Spark is Up and running as shown below:

enter image description here

So as shown above there is a spark instance that got initialized and its in waiting state. It is running in default localhost:8080

Cassandra is also up and running: enter image description here

Cassandra is also running on localhost:9042

So both are on the local machine itself. Despite all this I am still unable to connect and run the code. I get the following error:

Py4JJavaError: An error occurred while calling o36.load.
: java.io.IOException: Failed to open native connection to Cassandra at {127.0.0.1:9042} :: Could not reach any contact point, make sure you've provided valid addresses 

There are similar questions on stack overflow but they are all 2 or 3+ yrs old and none of the answers worked for me. Hence, I have asked this again for fresh perspective.

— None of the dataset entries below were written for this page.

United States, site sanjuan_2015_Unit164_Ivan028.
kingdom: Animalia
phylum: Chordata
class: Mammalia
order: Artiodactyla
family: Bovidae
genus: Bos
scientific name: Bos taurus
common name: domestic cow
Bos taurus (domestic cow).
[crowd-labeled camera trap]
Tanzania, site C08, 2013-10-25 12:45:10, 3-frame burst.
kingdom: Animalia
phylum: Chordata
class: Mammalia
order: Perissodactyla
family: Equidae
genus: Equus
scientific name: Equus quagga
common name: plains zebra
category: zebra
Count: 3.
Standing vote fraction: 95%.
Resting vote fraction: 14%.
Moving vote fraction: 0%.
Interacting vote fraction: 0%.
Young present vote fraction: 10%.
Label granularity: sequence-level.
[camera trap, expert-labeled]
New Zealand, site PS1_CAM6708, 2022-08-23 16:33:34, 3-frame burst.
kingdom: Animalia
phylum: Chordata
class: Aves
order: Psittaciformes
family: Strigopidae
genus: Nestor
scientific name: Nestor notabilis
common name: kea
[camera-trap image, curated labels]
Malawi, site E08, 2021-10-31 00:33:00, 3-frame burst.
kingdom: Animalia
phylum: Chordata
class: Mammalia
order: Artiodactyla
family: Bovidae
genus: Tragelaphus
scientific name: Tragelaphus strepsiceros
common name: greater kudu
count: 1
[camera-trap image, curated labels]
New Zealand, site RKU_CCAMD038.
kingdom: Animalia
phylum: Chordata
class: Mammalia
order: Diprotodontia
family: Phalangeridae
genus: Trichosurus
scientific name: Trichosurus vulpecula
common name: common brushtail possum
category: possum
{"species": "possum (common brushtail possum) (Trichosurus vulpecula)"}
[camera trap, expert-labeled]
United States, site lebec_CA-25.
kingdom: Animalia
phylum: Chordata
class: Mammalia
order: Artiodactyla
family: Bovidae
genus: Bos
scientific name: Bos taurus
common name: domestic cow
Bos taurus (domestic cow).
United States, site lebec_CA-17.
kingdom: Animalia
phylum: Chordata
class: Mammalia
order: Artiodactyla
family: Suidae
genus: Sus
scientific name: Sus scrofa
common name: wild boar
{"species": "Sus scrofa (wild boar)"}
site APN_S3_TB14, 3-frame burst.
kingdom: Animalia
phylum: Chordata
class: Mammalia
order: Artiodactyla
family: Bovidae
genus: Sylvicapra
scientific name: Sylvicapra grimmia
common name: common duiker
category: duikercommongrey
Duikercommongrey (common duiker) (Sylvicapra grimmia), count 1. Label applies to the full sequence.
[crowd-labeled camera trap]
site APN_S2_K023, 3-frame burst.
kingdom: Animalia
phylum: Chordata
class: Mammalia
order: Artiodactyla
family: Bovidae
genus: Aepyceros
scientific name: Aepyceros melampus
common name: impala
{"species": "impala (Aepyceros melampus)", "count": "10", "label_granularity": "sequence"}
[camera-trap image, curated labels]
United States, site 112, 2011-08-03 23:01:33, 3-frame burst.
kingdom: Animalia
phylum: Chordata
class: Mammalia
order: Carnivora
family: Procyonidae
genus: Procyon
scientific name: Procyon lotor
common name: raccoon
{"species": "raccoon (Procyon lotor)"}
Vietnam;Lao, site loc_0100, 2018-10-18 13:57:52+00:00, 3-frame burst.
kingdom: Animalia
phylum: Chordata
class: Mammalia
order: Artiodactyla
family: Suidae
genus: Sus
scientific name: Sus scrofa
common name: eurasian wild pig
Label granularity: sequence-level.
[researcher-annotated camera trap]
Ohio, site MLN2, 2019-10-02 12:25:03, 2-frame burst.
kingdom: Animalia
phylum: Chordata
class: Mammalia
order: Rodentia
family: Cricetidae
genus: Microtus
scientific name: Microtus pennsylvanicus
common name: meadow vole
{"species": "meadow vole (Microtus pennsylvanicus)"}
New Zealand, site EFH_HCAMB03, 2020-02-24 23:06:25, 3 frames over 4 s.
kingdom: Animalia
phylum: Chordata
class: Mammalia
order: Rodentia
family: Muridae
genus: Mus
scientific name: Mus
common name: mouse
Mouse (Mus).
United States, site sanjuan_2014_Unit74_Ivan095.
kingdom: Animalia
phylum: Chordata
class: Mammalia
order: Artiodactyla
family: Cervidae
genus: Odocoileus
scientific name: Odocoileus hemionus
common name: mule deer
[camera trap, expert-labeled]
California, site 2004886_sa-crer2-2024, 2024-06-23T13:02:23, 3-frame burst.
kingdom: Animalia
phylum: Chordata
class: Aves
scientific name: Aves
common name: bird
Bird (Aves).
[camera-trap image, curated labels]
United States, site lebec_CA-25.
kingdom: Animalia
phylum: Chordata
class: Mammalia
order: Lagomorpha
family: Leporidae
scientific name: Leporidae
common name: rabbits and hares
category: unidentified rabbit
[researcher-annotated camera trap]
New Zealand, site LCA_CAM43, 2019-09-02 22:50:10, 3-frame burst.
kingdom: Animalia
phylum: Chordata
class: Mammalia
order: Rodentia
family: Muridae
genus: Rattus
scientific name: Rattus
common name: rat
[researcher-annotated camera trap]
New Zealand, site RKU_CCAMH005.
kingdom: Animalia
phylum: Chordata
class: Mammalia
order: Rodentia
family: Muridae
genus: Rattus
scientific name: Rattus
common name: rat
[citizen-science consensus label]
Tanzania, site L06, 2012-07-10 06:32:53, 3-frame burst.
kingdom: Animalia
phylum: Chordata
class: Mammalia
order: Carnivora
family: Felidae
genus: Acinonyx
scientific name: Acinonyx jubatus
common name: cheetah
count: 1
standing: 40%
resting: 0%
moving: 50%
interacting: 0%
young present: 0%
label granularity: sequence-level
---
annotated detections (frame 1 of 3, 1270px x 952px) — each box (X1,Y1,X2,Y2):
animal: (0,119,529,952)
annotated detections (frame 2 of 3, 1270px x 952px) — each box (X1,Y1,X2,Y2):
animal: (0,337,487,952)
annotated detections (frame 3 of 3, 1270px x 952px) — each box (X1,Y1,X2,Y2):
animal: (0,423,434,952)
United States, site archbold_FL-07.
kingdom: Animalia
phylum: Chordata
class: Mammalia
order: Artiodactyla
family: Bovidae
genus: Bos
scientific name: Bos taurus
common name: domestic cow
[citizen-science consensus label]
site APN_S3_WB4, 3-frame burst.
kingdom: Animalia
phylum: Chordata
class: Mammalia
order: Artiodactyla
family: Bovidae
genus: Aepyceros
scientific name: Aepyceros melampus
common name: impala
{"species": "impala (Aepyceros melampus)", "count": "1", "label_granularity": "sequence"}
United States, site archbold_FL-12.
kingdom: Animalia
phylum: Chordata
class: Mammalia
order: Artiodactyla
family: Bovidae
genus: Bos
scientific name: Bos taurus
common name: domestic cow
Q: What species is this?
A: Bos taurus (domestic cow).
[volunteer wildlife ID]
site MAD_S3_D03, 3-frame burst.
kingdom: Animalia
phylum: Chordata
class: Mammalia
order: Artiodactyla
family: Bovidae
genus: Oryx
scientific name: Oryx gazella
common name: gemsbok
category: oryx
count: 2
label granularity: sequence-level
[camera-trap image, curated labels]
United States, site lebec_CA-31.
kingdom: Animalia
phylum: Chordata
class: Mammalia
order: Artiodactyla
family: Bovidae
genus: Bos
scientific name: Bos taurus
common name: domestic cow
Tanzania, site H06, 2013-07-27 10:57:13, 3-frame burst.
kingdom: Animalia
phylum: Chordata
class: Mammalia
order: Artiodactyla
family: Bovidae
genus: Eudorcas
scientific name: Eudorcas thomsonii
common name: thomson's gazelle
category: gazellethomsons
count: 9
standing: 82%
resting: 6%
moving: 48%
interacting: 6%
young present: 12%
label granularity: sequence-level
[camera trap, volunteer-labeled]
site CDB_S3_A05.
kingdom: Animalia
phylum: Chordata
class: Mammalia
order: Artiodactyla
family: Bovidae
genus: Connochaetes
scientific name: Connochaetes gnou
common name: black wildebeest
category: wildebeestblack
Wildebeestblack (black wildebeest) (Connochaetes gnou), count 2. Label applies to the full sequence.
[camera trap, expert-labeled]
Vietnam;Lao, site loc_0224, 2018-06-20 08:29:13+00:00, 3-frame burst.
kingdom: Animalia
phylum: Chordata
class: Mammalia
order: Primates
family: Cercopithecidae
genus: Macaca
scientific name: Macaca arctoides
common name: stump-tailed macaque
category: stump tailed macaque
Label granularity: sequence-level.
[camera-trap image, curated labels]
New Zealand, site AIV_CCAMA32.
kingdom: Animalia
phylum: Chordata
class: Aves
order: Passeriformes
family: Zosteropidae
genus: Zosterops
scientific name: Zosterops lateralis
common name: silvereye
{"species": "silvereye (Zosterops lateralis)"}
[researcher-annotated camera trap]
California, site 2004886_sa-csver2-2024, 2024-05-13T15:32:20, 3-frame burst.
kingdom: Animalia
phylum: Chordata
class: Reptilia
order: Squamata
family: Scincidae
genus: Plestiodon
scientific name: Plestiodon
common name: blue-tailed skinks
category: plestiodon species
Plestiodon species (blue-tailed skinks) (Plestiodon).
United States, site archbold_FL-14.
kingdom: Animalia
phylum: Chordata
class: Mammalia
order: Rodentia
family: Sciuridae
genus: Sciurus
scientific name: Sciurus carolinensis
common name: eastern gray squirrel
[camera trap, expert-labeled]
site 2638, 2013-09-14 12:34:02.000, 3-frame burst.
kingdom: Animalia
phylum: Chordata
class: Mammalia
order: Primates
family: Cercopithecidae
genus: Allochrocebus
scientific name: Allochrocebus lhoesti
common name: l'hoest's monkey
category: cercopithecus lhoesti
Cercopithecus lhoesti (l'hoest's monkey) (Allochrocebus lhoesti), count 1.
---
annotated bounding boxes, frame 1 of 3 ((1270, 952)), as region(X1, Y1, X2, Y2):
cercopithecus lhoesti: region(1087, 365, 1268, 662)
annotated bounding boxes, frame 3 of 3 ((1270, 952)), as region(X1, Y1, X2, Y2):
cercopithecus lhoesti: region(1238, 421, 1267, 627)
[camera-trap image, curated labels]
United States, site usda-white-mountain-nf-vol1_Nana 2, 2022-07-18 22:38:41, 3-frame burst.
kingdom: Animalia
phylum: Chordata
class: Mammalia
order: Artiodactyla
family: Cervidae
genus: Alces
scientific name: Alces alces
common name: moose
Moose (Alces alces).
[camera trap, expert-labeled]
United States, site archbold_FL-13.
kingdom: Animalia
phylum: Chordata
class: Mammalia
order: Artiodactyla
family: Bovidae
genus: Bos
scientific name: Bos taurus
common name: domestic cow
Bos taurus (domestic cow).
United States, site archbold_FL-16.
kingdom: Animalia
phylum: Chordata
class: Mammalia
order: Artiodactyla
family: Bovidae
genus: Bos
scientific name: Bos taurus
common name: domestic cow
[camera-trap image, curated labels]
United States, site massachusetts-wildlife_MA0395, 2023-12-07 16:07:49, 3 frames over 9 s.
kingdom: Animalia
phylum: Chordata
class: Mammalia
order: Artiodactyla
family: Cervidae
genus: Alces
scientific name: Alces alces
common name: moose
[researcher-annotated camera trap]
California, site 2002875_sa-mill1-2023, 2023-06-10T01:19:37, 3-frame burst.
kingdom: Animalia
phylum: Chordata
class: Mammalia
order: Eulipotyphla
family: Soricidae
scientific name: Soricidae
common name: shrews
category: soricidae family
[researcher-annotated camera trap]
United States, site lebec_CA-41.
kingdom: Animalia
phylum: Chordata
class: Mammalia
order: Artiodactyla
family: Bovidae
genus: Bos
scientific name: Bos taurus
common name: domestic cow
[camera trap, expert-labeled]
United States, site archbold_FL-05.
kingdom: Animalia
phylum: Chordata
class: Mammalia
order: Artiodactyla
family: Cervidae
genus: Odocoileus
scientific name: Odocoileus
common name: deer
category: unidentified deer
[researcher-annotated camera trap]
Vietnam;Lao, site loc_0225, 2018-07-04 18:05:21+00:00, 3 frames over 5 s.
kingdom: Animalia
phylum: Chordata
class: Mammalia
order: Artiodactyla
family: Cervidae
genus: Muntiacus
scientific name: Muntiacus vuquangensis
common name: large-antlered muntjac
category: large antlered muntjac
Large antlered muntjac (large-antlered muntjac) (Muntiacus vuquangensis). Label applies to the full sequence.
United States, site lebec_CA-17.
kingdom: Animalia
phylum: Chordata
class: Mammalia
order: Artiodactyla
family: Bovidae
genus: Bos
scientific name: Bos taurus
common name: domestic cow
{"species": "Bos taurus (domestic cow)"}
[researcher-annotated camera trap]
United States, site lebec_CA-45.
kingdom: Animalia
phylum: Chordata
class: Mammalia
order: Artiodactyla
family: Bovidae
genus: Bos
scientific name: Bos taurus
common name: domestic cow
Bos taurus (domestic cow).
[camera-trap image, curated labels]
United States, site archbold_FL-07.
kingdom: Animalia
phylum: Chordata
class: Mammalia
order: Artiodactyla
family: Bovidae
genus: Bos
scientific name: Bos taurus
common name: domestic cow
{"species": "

My cassandra version details are [cqlsh 6.0.0 | Cassandra 4.0 | CQL spec 3.4.5 | Native protocol v5]

I have kept everything in its latest versions only.

So, I am unable to figure out what went wrong cause everything seems to be running but error says could not reach any contact point. What went wrong??

EDIT: I was recently able to use the exact same code and connect to a cassandra database hosted on a different IP(10.160.0.2) but for localhost it does not work.

EDIT2: I executed the same code(The one where I have localhost and not the first edit IP) line by line on the spark-shell. I launched it as spark-shell --packages the cassandra connector of datastax. So, I observed that all works fine till I reach the .load() or .show() or .first(). I could do the following

val conf = new SparkConf(true).set("spark.cassandra.connection.host", cassandraHost)
val sc = new SparkContext("spark://" + sparkMasterHost + ":7077", "example", conf)
val rdd = sc.cassandraTable(keyspace, table)

At this point the output(which I have put on the next line ) is an object created and no error is found till now

rdd: com.datastax.spark.connector.rdd.CassandraTableScanRDD[com.datastax.spark.connector.CassandraRow] = CassandraTableScanRDD[0] at RDD at CassandraRDD.scala:18

The issue happens next when I try to do rdd.show() or rdd.first() or rdd.collect(). And I get the same error I have posted in the question above(failed to open native connection, could not reach any contact point).


Solution

  • This exception indicates that you most likely have a network connectivity issue:

    java.io.IOException: Failed to open native connection to Cassandra at {127.0.0.1:9042} :: \
      Could not reach any contact point, make sure you've provided valid addresses
    

    Your pyspark app cannot connect to localhost on port 9042. Check that you don't have software firewalls such as iptables or firewalld that is preventing access to the Cassandra node.

    One other thing to check is the IP you've configured for rpc_address. As an alternative for your test, set the RPC address to your laptop's IP and restart Cassandra. Then set spark.cassandra.connection.host to your laptop's IP in your pyspark configuration to see if it works.

    As a side note, you stated this in your second edit:

    I launched it as spark-shell --packages the cassandra connector of datastax. So, I observed that all works fine till I reach the .load() or .show() or .first().

    The reason for that is evaluations in Spark are lazy -- nothing is executed until you call an action. You don't see any errors until you call an action like collect() because nothing gets executed until that point in your code. Cheers!